* **Consigne A**: Dans l'article sur l'élevage et la COP21, reprenez le passage qui commence par les mots « TROIS ATOUTS DANS » et se termine par « à la COP21. ». Substituez-y « pâturages » à « prairies ».
* **Consigne B**:
Répondez aux questions suivantes d'après l'article sur l'élevage et la COP21 :
(i) Jusqu'à quelle date a lieu la Conférence de Paris sur le climat ?
(ii) Quelle part des émissions mondiales de gaz à effet de serre est attribuée à l'élevage bovin ?
(iii) Qui a avancé l'objectif des mille méthaniseurs à la ferme, et en quelle année ?
* **Consigne C**: Prolongez l'article sur l'élevage et la COP21 à la suite de sa dernière phrase.

* **Document source**:
----

À la Conférence de Paris sur le climat, qui a lieu jusqu'au 11 décembre, l'élevage bovin et ses émissions de méthane sont sur le banc des accusés. L'Europe et ses producteurs passent à l'offensive.
CELA N'ARRÊTE PAS DEPUIS PLUS D'UN MOIS, soupirait un éleveur qui écoute quotidiennement la radio, à l'approche de la Conférence sur le changement climatique dite COP21. Moins consommer de viande et de lait fait partie des solutions avancées pour lutter contre le réchauffement climatique. » Avec, selon les calculs, 8 à 12,6 % des émissions nationales de gaz à effet de serre (9,4 % au niveau mondial), l'élevage bovin et son méthane entérique sont en ligne de mire. De quoi décourager les éleveurs qui investissent pour lutter contre les nitrates, font des efforts pour baisser les produits phytosanitaires (p. 21), etc. Beaucoup se demandent si le sommet mondial, qui s'achève le 11 décembre, aura des conséquences sur leur quotidien. S'il en a, elles devraient plutôt être positives pour l'agriculture. C'est du moins l'espoir que fondent les organisations agricoles françaises et européennes et les pays membres de l'Union européenne. Le secteur agricole veut être considéré comme une solution à la lutte contre le réchauffement climatique.
TROIS ATOUTS DANS SA MANCHE
Si l'agriculture émet du méthane, du protoxyde d'azote et du dioxyde de carbone, elle stocke aussi du carbone, en particulier dans les prairies, ce qui n'est pas reconnu aujourd'hui dans le calcul de ses émissions. Celles affichées sont donc brutes, sans déduction du carbone.« Il serait souhaitable que l'accord prévoit des principes communs de comptabilisation des émissions et des absorptions de l'agriculture », indique Nathalie Guesdon, la chef du bureau changement climatique et biodiversité au ministère de l'Agriculture. Avec l'Europe, c'est ce que la France défend à la COP21.
L'autre reconnaissance visée, et qui est soutenue par la grande majorité des pays et les organisations agricoles, concerne la sécurité alimentaire. « Au-delà de l'enjeu climatique, l'agriculture porte l'enjeu de la sécurité alimentaire mondiale », confirme-t-elle. Et si la contribution de l'agriculture à la production d'énergies renouvelables est reconnue, ce sommet sera un franc succès.
Pour l'élevage bovin, cette contribution concerne en premier lieu la méthanisation. La France n'a pas attendu la conférence climat pour la mettre en avant. On se souvient de l'objectif des mille méthaniseurs à la ferme, avancé par Stéphane Le Foll en 2013. Le développement de la méthanisation vient d'être réaffirmé dans la loi de transition énergétique publiée le 17 août.

----

* **Données fournies**:
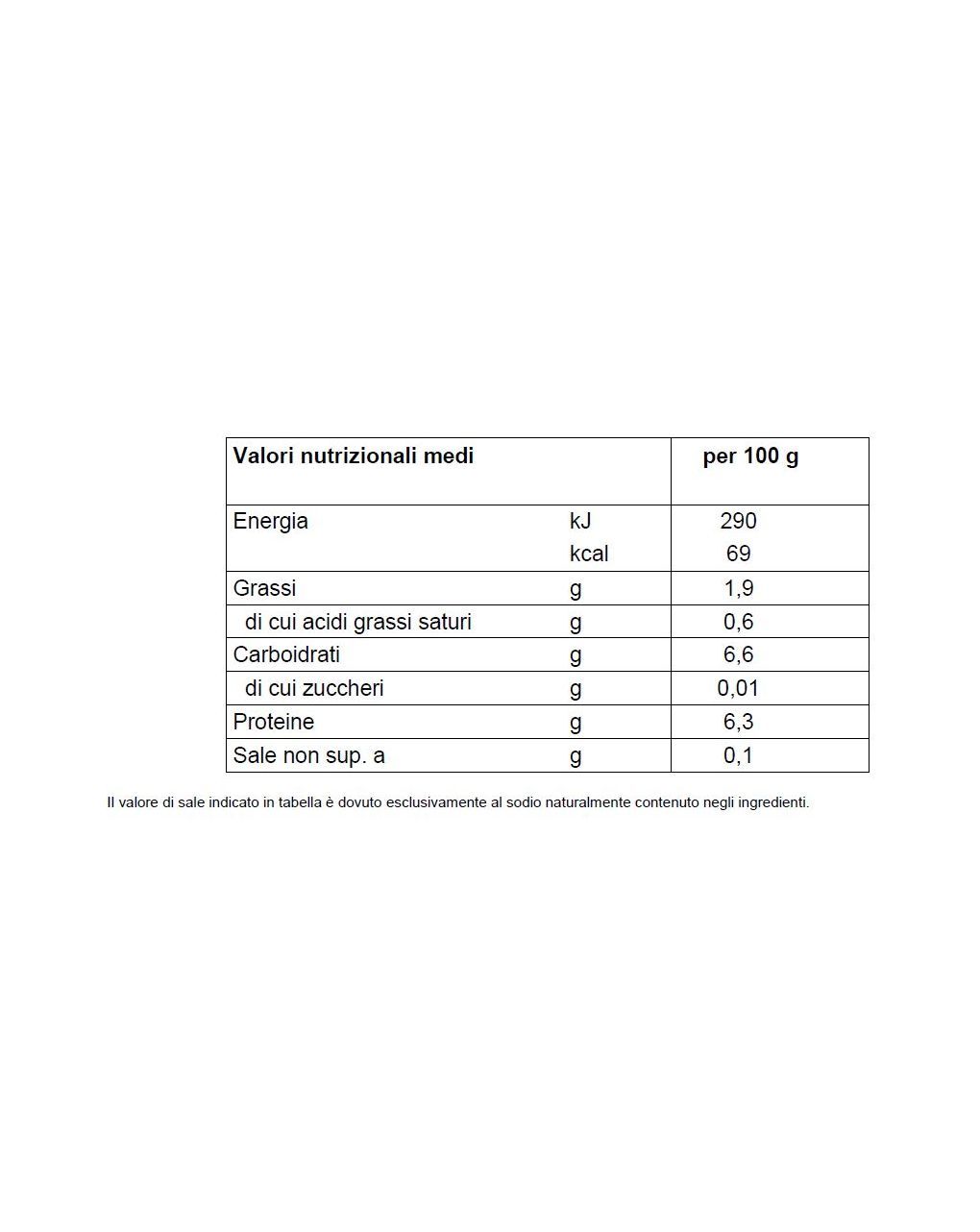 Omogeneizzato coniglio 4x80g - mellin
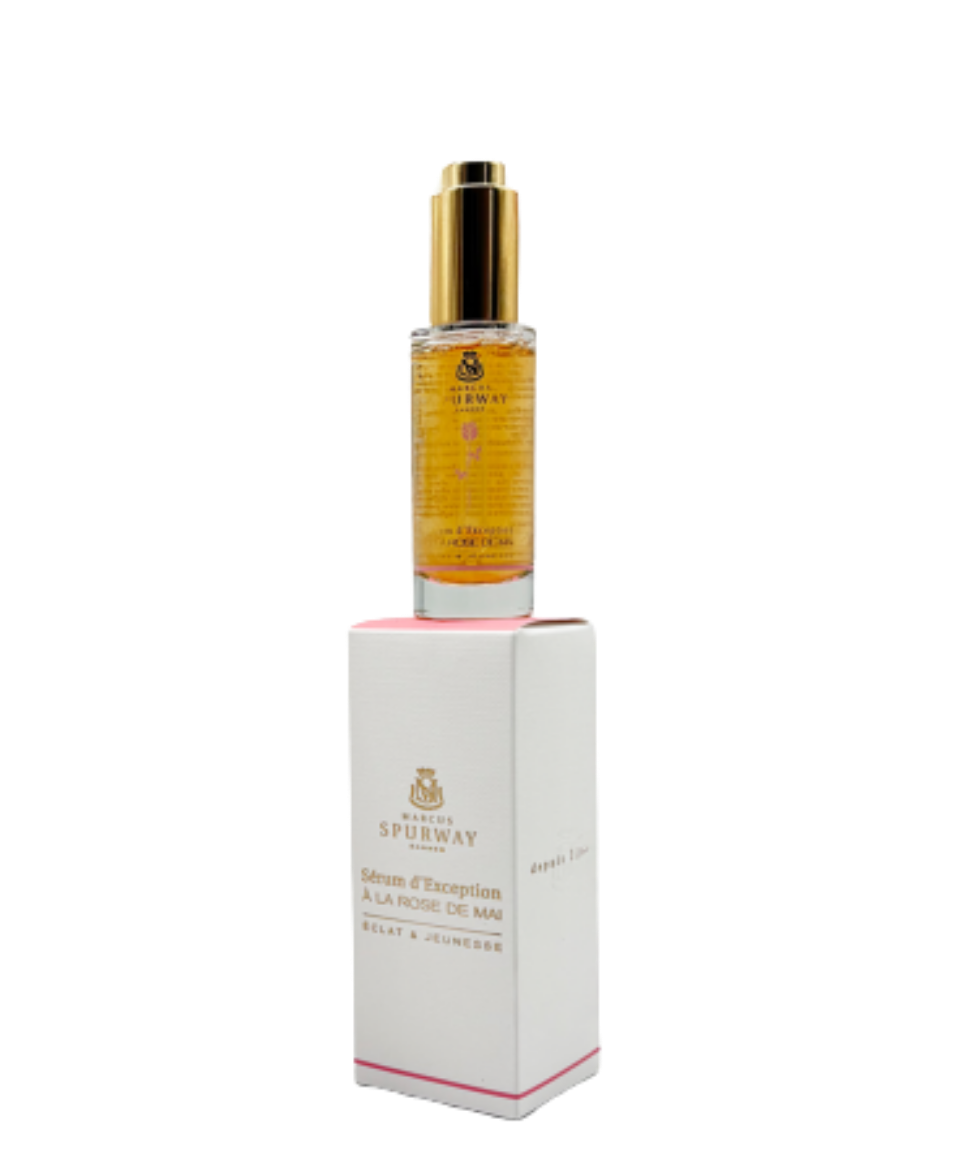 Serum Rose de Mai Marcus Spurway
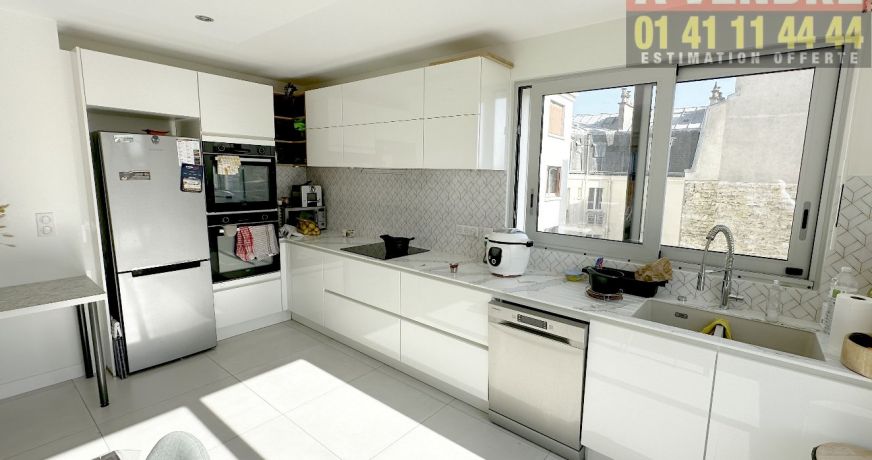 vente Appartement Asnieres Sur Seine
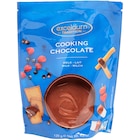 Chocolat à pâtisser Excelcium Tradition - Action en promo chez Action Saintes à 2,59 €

----

* **Réponse attendue A**:
TROIS ATOUTS DANS SA MANCHE
Si l'agriculture émet du méthane, du protoxyde d'azote et du dioxyde de carbone, elle stocke aussi du carbone, en particulier dans les pâturages, ce qui n'est pas reconnu aujourd'hui dans le calcul de ses émissions. Celles affichées sont donc brutes, sans déduction du carbone.« Il serait souhaitable que l'accord prévoit des principes communs de comptabilisation des émissions et des absorptions de l'agriculture », indique Nathalie Guesdon, la chef du bureau changement climatique et biodiversité au ministère de l'Agriculture. Avec l'Europe, c'est ce que la France défend à la COP21.

* **Réponse attendue B**:
(i) Jusqu'au 11 décembre.
(ii) 9,4 %.
(iii) Stéphane Le Foll, en 2013.

* **Réponse attendue C**:
LES ÉLEVEURS FRANÇAIS ENCOURAGÉS, PAS OBLIGÉS
Soucieux de montrer patte blanche à la COP21, le gouvernement vient de finaliser sa politique en publiant, le 19 novembre, le décret qui définit sa stratégie bas carbone. Sans rentrer dans les détails, retenons qu'elle décline pour chaque secteur un objectif de réduction des émissions. Pour l'agriculture, il est de 12 % en 2028 par rapport à 2013.
Cet objectif se traduira-t-il par des contraintes pour les éleveurs laitiers ? « Non, répond Nathalie Guesdon. Nous sommes dans une politique incitative. La "stratégie nationale bas carbone" n'occasionne pas d'obligations réglementaires pour les professionnels. Elle donne les orientations sur les actions à mener dans chaque secteur. L'effort demandé à l'agriculture est un chiffrage indicatif, défini à partir d'un travail prospectif. » Il est donc fait appel à l'intelligence du secteur agricole, sachant qu'il faudra tout de même obtenir des résultats dans les quinze prochaines années.
La menace réglementaire planait pourtant, mais par un autre canal : celui des polluants atmosphériques sur lesquels planche l'Union européenne avec l'instauration de plafond par pays pour l'ammoniac et le méthane. Le Parlement européen vient de décider d'exempter les ruminants pour le méthane.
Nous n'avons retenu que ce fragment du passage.